For those of you who do any sort of preservation reformatting or digitizing you know how time consuming the quality control process can be. Our best practice would be to check completeness and initial quality of the original, especially if we are sending them to a vendor, and then to quality control page-by-page or frame-by-frame the facsimile or digital version. Maybe over time, as we become more confident in our process or the vendor’s, we may choose to do some spot checking or sampling if we are doing a large project. This is the step that is often overlooked when planning a project and budgeting staff time. It seems like such a waste of resources, especially when there are no mistakes to be found.
Well, let me tell you a little story and provide a warning. Like many academic institutions, our dissertations were sent to UMI for microfilming dating back to the 1930s. We did not receive copies because the student was required to submit two paper copies to the library (one for general collections and the other for University Archives). In 2006, we caught up with the times and moved to electronic submission of both MA theses and PhD dissertations through ProQuest’s ETD process.
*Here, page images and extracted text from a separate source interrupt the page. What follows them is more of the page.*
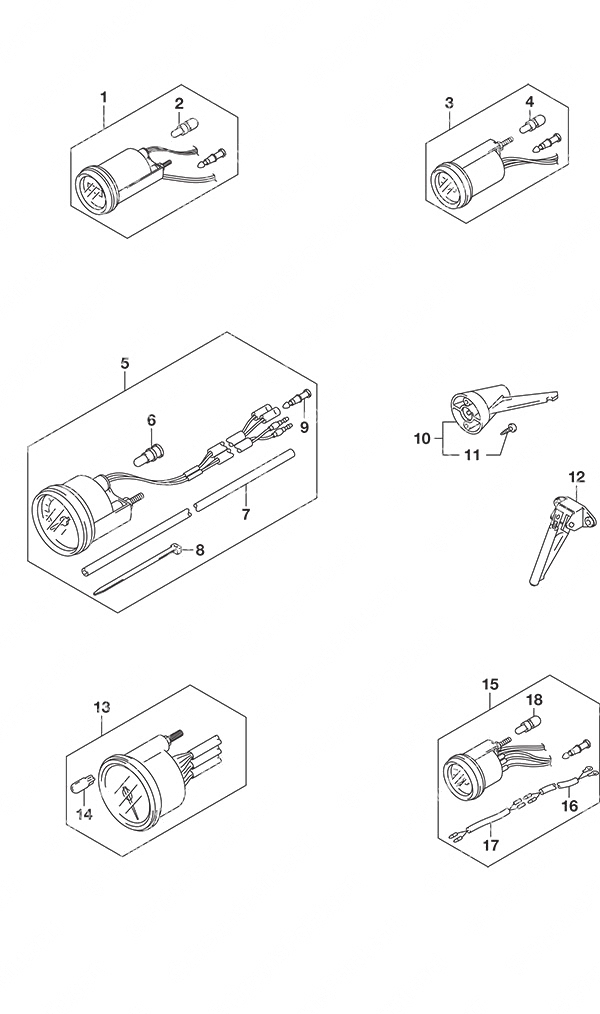 1
2
3
4
5
6
9
7
8
10
11
12
13
14
15
18
16
17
At that time, ProQuest made an offer to members of the Greater Western Library Alliance to digitize older theses and dissertations at a reduced cost so full-text versions could be accessed through ProQuest’s Dissertations & Theses database. Our administration decided to have all of our dissertations digitized. We sent nearly 2,000 print titles and ProQuest used an additional 12,000 microfilm titles from their holdings for the project. The majority of print titles were early dissertations that needed a little attention; graphs, charts, and photographs were re adhered, pages mended, and bindings were cut.
Because we did not receive digital copies, we never performed any post-production quality control, and also thought that since ProQuest was making these available for sale it would behoove them to be diligent and capture them accurately. Flash forward to the present. Our Digital Repository (DR) was established in 2012, giving us a place to provide open access to dissertations and theses. Administration purchased the digital dissertations from ProQuest and they are being added to the DR by our Metadata and Cataloging staff. Each title page is checked against the record to confirm that the PDF is what it claims to be. Well, so far our diligent MD and Cat staff have identified 15 ProQuest screw-ups.
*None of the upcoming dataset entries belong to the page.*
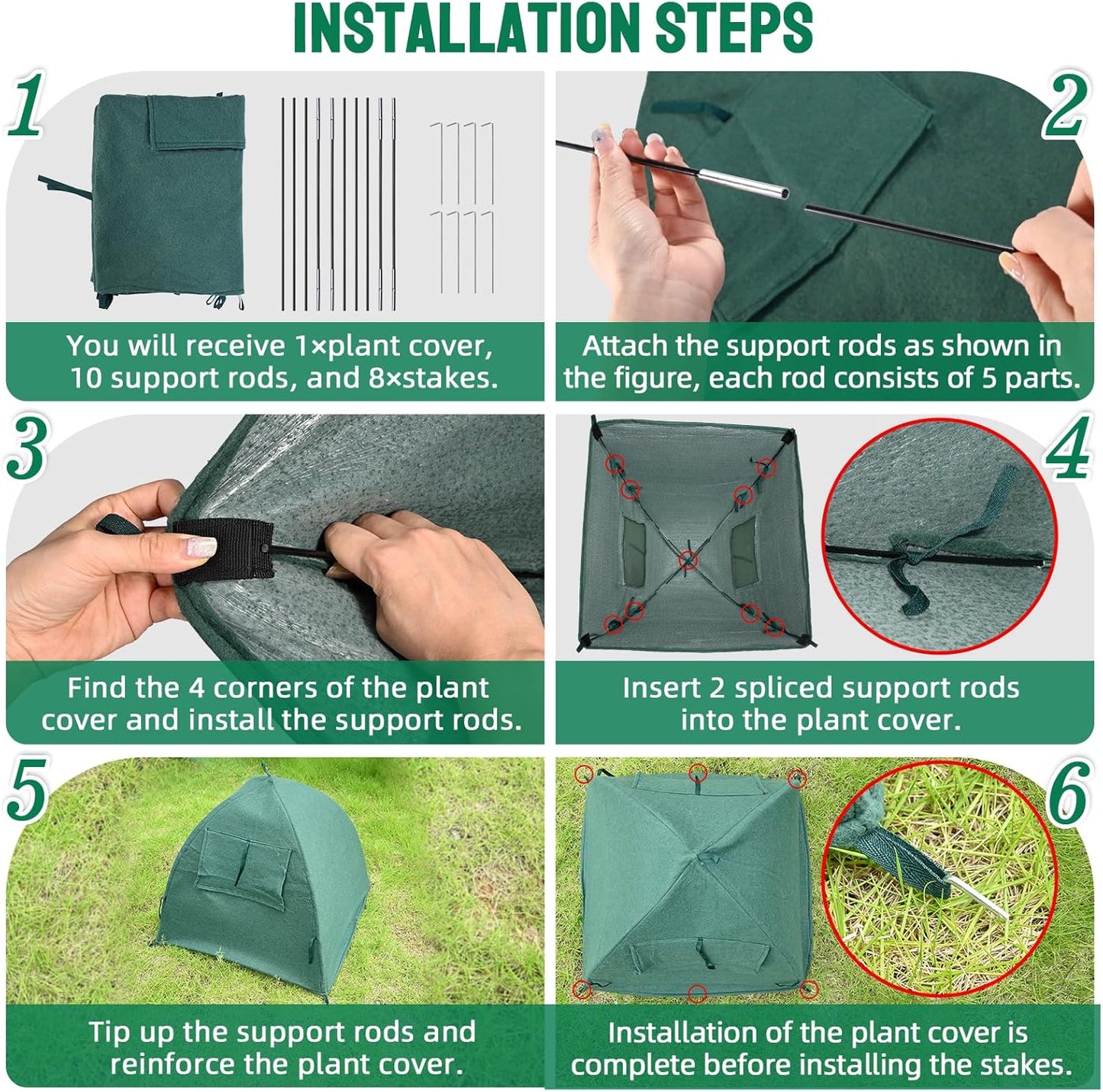 INSTALLATION STEPS

1

You will receive 1×plant cover, 10 support rods, and 8×stakes.

2

Attach the support rods as shown in the figure, each rod consists of 5 parts.

3

Find the 4 corners of the plant cover and install the support rods.

4

Insert 2 spliced support rods into the plant cover.

5

Tip up the support rods and reinforce the plant cover.

6

Installation of the plant cover is complete before installing the stakes.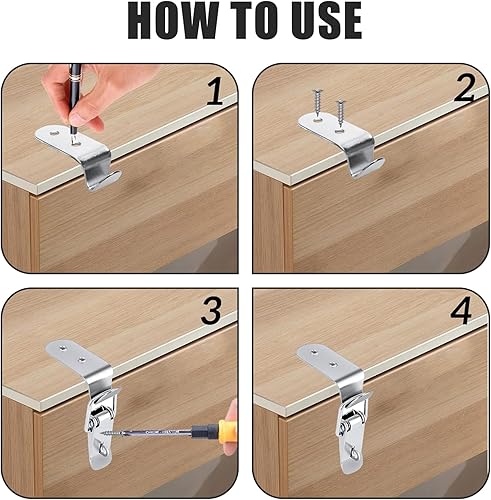 HOW TO USE

1

2

3

4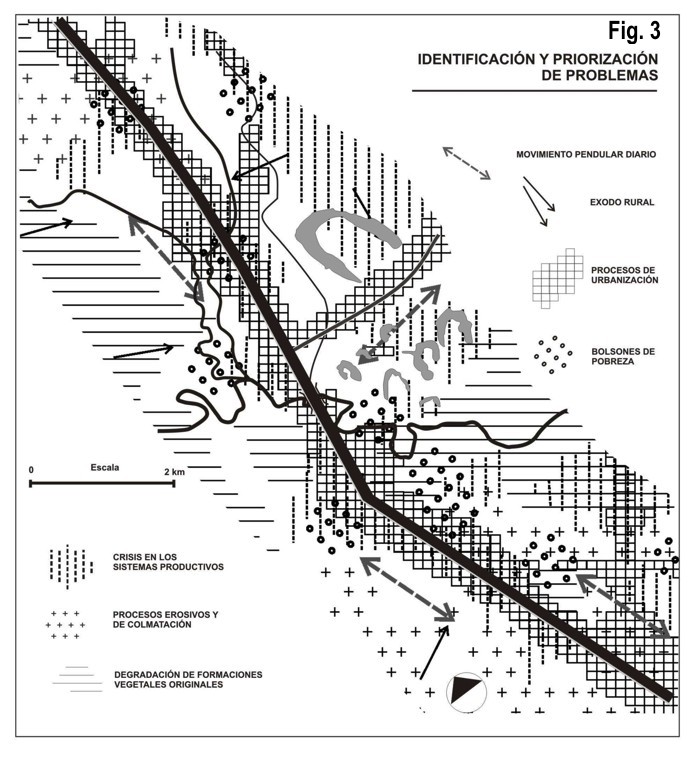 Fig. 3

IDENTIFICACIÓN Y PRIORIZACIÓN DE PROBLEMAS

MOVIMIENTO PENDULAR DIARIO

EXODO RURAL

PROCESOS DE URBANIZACIÓN

BOLSONES DE POBREZA

0 Escala 2 km

CRISIS EN LOS SISTEMAS PRODUCTIVOS

PROCESOS EROSIVOS Y DE COLMATACIÓN

DEGRADACIÓN DE FORMACIONES VEGETALES ORIGINALES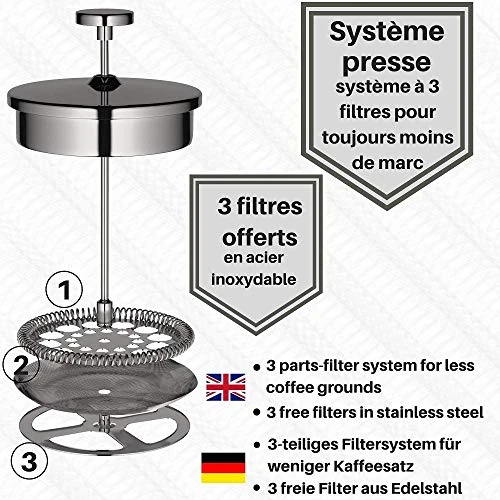 Système presse
système à 3 filtres pour toujours moins de marc

3 filtres offerts
en acier inoxydable

1

2

3

• 3 parts-filter system for less coffee grounds
• 3 free filters in stainless steel

• 3-teiliges Filtersystem für weniger Kaffeesatz
• 3 freie Filter aus Edelstahl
Each dissertation usually begins with bibliographic information and a UMI statement indicating the text was filmed directly from the original and if anything is missing or of poor quality, it is because the author submitted it that way; although, missing pages would be noted. At first the Catalogers were finding minor problems such as no title page, the wrong title page, or missing front matter. Then they started finding parts of other dissertations added in, the wrong dissertation (sometimes from other institutions!), or, it gets better, portions of two different dissertations, neither of which were the correct dissertation, pieced together. So far it appears that all of the mistakes are coming from microfilm scans from the 1970s-90s, and since we do not hold microfilm copies, I cannot determine if the mistake is with the microfilm original or the scanning process. (ILL requests for two microfilm copies were not received by the time of this post). The incorrect digital versions we were sent are the same ones that ProQuest has made available.
Preservation is now scanning these mistakes in-house and adding them to our open access DR. In the near future, the OCLC MARC records for all ISU theses and dissertations will include the URL to the DR object without a URL to the ProQuest version. Researchers will be able to find complete and accurate representations in our DR for free.
I would suggest that if your institution has worked with ProQuest to convert microfilm versions, you may want to do some checking of your own. Maybe we should ask ProQuest if they would like to purchase correct digital files from us.
Quality control, quality control, quality control!